Proceed with caution when changing the franchise system
Businesses operating in dynamic environments must change from time to time if they are to survive and thrive. Franchise systems are no exception. The problem in franchising is that while both the franchisor and franchisee may agree on the need for change, how the change is implemented, and which side bears the brunt of the changes is something which they will rarely agree upon. Franchisors who impose what they view as the necessary changes on reluctant franchisees can find that the franchisees have a number of potent remedies at their disposal. From our vantage point, we are noticing that franchise system changes are becoming fertile ground for costly and uncertain litigation.
There are several points that must be considered before a franchisor introduces changes to its business model. The first and most important is whether the franchisor is really contemplating a new or amended form of agreement with its franchisees. The fact that the franchisor believes that the change will improve the long-term profitability of the franchisees themselves makes little difference. Any attempt to impose a different economic model from the model contained in the franchise agreement may be met with strong resistance and possibly system-wide litigation.

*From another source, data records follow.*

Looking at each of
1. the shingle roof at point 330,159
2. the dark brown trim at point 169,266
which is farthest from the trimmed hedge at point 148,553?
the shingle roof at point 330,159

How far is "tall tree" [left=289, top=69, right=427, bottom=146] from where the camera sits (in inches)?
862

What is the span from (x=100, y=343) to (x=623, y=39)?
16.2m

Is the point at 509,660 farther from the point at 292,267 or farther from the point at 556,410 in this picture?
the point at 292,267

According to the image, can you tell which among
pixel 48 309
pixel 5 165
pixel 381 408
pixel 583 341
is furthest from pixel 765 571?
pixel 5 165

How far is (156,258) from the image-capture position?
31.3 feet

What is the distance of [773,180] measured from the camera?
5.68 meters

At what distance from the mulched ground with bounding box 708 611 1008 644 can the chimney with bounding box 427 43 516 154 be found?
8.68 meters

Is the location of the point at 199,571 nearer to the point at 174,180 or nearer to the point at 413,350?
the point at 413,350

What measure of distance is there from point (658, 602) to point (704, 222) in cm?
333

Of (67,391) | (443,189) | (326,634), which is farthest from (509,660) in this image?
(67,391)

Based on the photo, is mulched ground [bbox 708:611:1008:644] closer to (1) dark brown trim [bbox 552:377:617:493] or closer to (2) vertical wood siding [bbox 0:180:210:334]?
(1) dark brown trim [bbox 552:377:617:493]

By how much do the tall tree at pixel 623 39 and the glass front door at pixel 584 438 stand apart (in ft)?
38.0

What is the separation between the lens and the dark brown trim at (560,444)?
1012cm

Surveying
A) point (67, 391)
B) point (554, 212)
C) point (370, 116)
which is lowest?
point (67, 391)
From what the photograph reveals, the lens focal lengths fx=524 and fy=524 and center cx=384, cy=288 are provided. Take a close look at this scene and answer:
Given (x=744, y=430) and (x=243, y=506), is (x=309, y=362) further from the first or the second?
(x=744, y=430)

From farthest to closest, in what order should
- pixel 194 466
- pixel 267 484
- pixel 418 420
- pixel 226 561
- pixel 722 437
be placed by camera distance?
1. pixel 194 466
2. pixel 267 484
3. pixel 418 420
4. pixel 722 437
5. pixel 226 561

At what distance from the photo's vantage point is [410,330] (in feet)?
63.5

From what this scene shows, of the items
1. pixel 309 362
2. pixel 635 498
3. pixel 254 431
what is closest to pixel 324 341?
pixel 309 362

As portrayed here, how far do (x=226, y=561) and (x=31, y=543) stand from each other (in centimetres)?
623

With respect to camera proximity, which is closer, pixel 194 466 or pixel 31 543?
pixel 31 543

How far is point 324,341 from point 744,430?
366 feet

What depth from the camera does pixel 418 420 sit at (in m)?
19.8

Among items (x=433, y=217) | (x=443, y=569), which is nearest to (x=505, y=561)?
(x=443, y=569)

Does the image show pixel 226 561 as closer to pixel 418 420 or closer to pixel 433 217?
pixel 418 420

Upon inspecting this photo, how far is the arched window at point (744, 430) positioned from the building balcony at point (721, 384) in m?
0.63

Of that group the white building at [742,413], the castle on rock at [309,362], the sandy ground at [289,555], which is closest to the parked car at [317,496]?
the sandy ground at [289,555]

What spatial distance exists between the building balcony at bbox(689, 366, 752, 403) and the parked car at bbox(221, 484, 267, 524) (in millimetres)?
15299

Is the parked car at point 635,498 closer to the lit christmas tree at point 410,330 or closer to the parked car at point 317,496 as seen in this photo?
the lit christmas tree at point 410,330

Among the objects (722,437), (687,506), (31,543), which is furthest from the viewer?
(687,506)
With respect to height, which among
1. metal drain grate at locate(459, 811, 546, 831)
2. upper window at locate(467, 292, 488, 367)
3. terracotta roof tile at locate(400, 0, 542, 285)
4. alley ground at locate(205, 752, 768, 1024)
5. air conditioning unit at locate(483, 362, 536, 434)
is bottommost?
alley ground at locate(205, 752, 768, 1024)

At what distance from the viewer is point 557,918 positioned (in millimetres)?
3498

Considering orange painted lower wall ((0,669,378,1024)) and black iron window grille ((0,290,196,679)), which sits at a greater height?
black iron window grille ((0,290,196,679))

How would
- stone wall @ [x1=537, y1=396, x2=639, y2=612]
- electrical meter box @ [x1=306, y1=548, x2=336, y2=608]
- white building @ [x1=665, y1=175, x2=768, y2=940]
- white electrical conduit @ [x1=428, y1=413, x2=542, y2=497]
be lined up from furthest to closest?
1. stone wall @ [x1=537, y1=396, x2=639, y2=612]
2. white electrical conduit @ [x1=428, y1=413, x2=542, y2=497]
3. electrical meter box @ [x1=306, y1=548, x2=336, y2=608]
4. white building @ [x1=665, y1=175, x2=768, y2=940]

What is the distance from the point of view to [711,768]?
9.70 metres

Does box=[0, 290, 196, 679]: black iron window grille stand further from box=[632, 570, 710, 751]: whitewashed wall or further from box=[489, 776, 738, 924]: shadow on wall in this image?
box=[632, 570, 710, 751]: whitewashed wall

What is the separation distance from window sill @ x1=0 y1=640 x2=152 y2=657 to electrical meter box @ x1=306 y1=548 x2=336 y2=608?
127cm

Take, for example, the case of a fast-food franchisor which decides to outsource a call centre which it had previously operated as part of its franchisor duties at no extra charge to the franchisee. There are a lot of good reasons why a franchisor would want to outsource this responsibility and just as many good reasons why it would impose a cost-recovery charge for this service. You may be surprised to learn that the franchisor which did this was prevented from imposing any charge on the franchisee for this service. In the words of the Quebec Court of Appeal, imposing the call-centre fee on the franchisee would result ‘in a different contract’. In the court’s view, the changes implemented by the franchisor went ‘beyond the intent of the parties’ and that ‘required the consent of the franchisees.’
The result in that case is all the more surprising considering that the franchise agreement specifically contemplated that the franchise system could be changed and that the franchisee was bound to accept such changes introduced by the franchisor from time to time. Even in the presence of a broad system-change clause such as this, the court required the franchisor to obtain the specific consent of its franchisees before implementing the change.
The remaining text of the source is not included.